Saksi Ungkap Arahan Terdakwa Kasus Noel: Jika Ada Pemberian, Silakan Terima
Persidangan kasus pemerasan pengurusan sertifikasi Keselamatan dan Kesehatan Kerja (K3) di Kementerian Ketenagakerjaan (Kemnaker) kembali mengungkap fakta mengejutkan.
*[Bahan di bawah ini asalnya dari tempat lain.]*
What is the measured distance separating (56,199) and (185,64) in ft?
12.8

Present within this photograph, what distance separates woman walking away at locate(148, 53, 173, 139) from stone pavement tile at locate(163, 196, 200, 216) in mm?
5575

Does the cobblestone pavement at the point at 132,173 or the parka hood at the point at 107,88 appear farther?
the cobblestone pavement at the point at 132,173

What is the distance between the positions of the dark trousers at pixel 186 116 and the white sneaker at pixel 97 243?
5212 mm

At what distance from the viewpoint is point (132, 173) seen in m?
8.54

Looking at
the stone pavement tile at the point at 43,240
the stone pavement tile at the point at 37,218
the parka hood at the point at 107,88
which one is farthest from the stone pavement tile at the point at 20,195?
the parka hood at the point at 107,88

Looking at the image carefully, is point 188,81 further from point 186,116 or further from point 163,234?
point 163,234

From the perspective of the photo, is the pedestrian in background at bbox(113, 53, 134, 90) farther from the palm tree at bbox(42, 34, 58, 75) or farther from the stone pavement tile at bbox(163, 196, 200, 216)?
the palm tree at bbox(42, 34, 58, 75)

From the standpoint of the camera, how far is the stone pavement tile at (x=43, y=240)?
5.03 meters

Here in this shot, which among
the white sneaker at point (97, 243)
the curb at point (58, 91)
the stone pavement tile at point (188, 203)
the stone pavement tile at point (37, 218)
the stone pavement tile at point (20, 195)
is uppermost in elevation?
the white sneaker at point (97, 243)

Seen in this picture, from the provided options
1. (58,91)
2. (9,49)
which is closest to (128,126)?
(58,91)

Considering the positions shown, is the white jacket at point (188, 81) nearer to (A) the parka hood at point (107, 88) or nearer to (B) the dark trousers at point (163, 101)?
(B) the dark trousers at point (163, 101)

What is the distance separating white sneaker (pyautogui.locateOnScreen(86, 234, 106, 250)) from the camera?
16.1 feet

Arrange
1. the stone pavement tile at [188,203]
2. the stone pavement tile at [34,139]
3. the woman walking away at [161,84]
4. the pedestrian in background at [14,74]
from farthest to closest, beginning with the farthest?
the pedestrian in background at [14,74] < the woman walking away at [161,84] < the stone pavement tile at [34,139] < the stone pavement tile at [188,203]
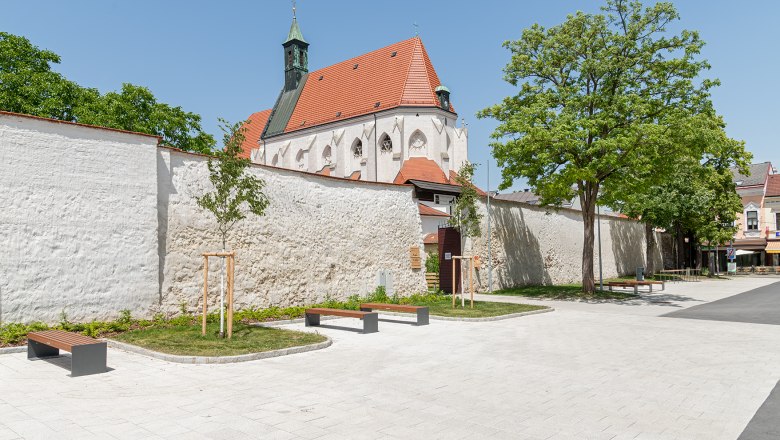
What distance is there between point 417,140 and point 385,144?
3.02 meters

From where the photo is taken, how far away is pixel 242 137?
35.5 feet

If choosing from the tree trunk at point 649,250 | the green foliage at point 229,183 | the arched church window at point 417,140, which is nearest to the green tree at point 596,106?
the green foliage at point 229,183

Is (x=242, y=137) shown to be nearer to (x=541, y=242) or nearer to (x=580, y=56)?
(x=580, y=56)

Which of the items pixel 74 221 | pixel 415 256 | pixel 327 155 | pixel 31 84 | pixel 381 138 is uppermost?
pixel 381 138

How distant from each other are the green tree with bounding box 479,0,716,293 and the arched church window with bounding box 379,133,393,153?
990 inches

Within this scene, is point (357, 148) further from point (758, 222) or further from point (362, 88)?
point (758, 222)

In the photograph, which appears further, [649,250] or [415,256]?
[649,250]

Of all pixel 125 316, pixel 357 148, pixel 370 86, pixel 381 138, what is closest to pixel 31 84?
pixel 125 316

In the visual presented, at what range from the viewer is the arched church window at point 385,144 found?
152 feet

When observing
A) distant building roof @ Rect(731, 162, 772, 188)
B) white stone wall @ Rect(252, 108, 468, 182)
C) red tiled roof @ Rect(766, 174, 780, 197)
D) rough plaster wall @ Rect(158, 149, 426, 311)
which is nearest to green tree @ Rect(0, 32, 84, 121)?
rough plaster wall @ Rect(158, 149, 426, 311)

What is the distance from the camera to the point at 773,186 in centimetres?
5356

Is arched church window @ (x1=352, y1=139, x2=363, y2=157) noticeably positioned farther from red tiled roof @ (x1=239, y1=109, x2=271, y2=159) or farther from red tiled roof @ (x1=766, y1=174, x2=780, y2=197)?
red tiled roof @ (x1=766, y1=174, x2=780, y2=197)

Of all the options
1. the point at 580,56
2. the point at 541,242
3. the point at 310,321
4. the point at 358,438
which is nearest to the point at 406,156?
the point at 541,242

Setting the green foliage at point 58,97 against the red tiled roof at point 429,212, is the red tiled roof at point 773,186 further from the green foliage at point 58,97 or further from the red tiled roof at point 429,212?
the green foliage at point 58,97
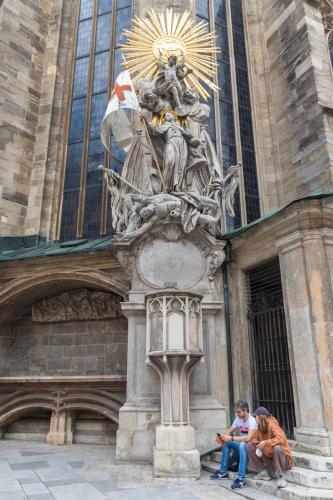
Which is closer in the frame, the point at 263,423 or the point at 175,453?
the point at 263,423

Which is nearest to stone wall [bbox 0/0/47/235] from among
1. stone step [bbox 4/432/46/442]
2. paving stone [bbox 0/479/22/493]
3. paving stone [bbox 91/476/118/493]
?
stone step [bbox 4/432/46/442]

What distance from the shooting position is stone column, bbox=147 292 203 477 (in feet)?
18.5

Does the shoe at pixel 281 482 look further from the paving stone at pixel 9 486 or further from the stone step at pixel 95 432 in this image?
the stone step at pixel 95 432

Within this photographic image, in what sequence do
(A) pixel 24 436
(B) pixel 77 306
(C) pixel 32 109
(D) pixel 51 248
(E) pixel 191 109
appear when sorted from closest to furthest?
(A) pixel 24 436
(E) pixel 191 109
(B) pixel 77 306
(D) pixel 51 248
(C) pixel 32 109

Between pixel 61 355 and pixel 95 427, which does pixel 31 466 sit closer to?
pixel 95 427

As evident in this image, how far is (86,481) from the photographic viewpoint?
526cm

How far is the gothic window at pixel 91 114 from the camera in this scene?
1305cm

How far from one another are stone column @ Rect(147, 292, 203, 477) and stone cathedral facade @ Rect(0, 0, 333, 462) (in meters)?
0.77

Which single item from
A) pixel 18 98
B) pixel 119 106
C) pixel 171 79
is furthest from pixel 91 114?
pixel 171 79

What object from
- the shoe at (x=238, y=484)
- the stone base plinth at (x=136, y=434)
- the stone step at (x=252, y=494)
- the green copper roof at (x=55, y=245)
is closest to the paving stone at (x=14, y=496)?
the stone base plinth at (x=136, y=434)

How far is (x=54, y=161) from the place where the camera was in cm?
1374

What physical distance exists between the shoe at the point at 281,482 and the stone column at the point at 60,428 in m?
5.11

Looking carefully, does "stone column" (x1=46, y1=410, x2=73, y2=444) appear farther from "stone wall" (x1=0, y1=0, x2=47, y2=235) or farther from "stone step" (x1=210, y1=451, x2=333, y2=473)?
"stone wall" (x1=0, y1=0, x2=47, y2=235)

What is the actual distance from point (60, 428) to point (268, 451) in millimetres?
5049
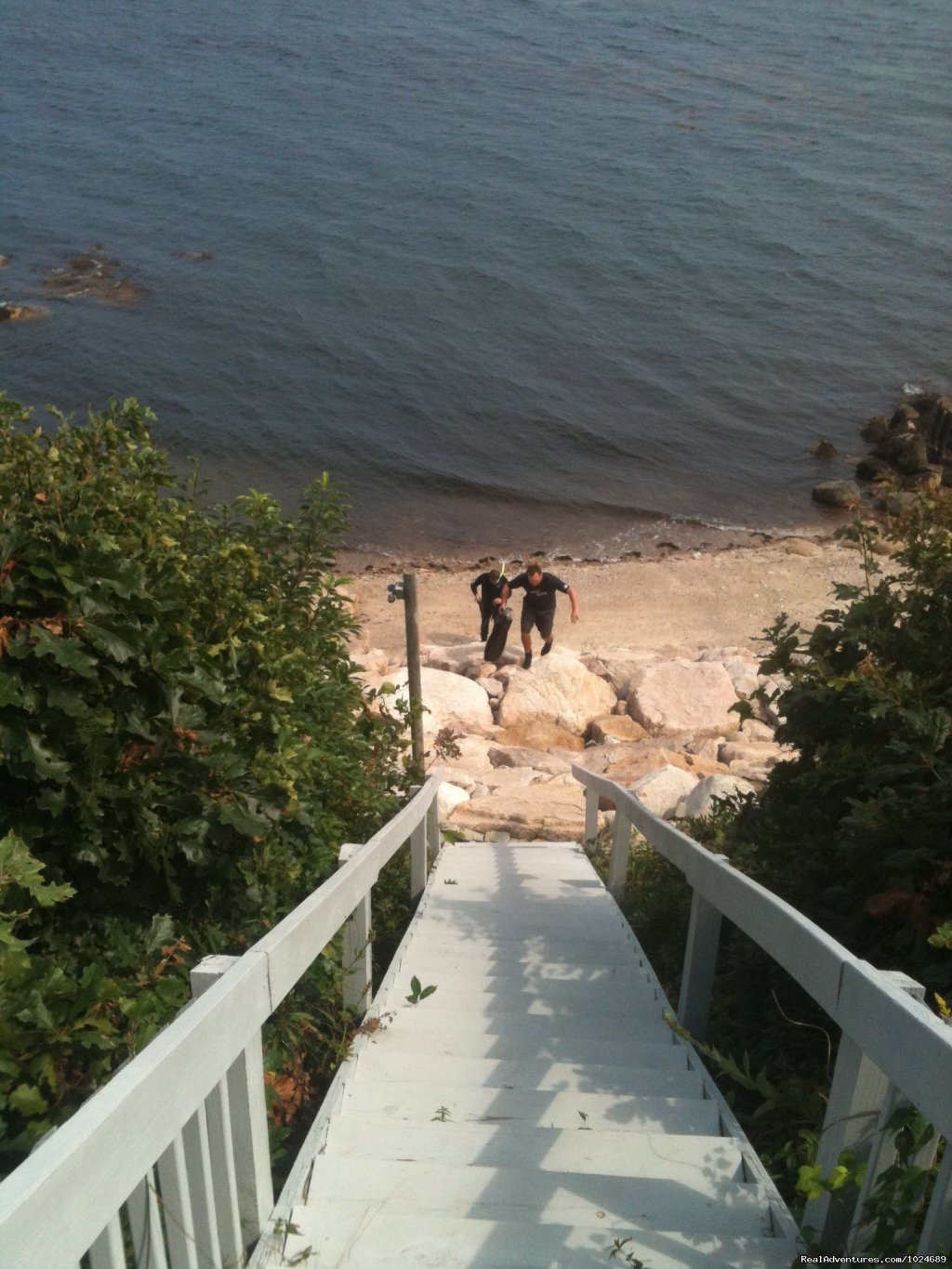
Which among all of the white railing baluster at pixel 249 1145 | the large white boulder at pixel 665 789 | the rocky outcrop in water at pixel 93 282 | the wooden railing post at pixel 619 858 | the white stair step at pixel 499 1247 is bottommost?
the large white boulder at pixel 665 789

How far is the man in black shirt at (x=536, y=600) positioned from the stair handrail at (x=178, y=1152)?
12.5m

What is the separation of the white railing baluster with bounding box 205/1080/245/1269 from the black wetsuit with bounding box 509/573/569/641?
1318 cm

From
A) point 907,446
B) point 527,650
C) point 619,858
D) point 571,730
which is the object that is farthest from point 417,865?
point 907,446

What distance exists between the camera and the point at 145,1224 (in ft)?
6.09

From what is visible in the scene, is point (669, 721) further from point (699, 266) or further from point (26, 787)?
point (699, 266)

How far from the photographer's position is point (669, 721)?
43.6 feet

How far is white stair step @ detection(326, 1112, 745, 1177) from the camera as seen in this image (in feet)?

Koordinator Bidang Akreditasi Kelembagaan dan SMK3 tahun 2023, Asep Juhut Mulyadi, yang dihadirkan sebagai saksi, mengaku menerima arahan langsung dari terdakwa Hery Sutanto untuk menerima pemberian uang dari Perusahaan Jasa Keselamatan dan Kesehatan Kerja (PJK3).
Arahan Langsung dari Direktur
Sidang yang digelar di Pengadilan Tipikor Jakarta pada Jumat (13/2/2026) ini menyoroti peran Hery Sutanto, yang menjabat sebagai Direktur Bina Kelembagaan dari tahun 2021 hingga Februari 2025. Dalam pemeriksaan jaksa, Asep mengonfirmasi bahwa ia memang menerima arahan dari Hery saat masih menjabat sebagai subkoordinator maupun koordinator di Kemnaker.
"Menerima," jawab Asep tegas ketika ditanya jaksa apakah ia mendapatkan arahan dari Hery Sutanto.
Isi Arahan Kontroversial
Asep kemudian menjelaskan detail arahan yang diberikan oleh Hery Sutanto. Menurut kesaksiannya, Hery memintanya untuk tidak melakukan permintaan kepada PJK3, namun jika ada pemberian yang datang, silakan diterima asalkan tidak ada atensi atau tekanan tertentu.
"Bahwa tidak boleh melakukan permintaan, tapi kalau ada pemberian, sepanjang itu tidak ada atensi yang ini, silakan diterima. Itu Pak," ungkap Asep mengutip arahan Hery Sutanto.
Mekanisme Pemberian yang Samar
Jaksa kemudian mendalami bagaimana PJK3 bisa mengetahui praktik pemberian ini. Asep mengaku tidak menyampaikan arahan tersebut secara langsung kepada PJK3 dan tidak memahami bagaimana mereka bisa mengetahuinya.
"Saya tidak menyampaikan Pak," jawab Asep ketika ditanya bagaimana ia menyampaikan arahan itu kepada PJK3. "Saya tidak mengerti mereka tahu Pak," tambahnya ketika ditanya bagaimana PJK3 mengetahui praktik tersebut.
Tidak Ada Rapat Khusus
Pertanyaan jaksa juga menyentuh kemungkinan adanya rapat antara Hery Sutanto sebagai direktur dengan semua PJK3 yang terdaftar di Kemnaker. Asep menyatakan bahwa tidak ada rapat khusus di kementerian antara direktur dan PJK3, meskipun mungkin ada pertemuan saat direktur diundang oleh ketua asosiasi lembaga pelatihan.
Daftar Lengkap Terdakwa
Kasus ini melibatkan total 11 terdakwa yang diduga terlibat dalam praktik pemerasan pengurusan sertifikasi K3. Berikut adalah identitas mereka:
- Eks Wamemaker Immanuel Ebenezer atau Noel
- Fahrurozi, Dirjen Binwasnaker dan K3 pada Maret 2025
- Hery Sutanto selaku Direktur Bina Kelembagaan tahun 2021 sampai Februari 2025
- Subhan selaku Subkoordinator Keselamatan Kerja Dit Bina K3 tahun 2020-2025
- Gerry Aditya Herwanto Putra selaku Koordinator Bidang Pengujian dan Evaluasi Kompetensi Keselamatan Kerja tahun 2022
- Irvian Bobby Mahendro selaku Koordinator Bidang Kelembagaan dan Personil K3 tahun 2022-2025
- Sekarsari Kartika Putri selaku Subkoordinator Bidang Pengembangan Kelembagaan K3 pada Ditjen Binwasnaker dan K3
- Anitasari Kusumawati selaku Subkoordinator Kemitraan dan Personel Kesehatan Kerja tahun 2020
- Supriadi selaku Pengawas Ketenagakerjaan Ahli Muda selaku Subkoordinator Bidang Pemberdayaan Personel K3 pada Ditjen Binwasnaker dan K3
- Miki Mahfud selaku pihak PT KEM Indonesia
- Temurila selaku pihak PT KEM Indonesia
Persidangan ini menjadi bagian dari upaya penegakan hukum terhadap praktik korupsi di sektor ketenagakerjaan yang selama ini menjadi perhatian publik. Kesaksian Asep Juhut Mulyadi memberikan gambaran lebih jelas tentang mekanisme pemberian yang diduga terjadi di lingkungan Kemnaker.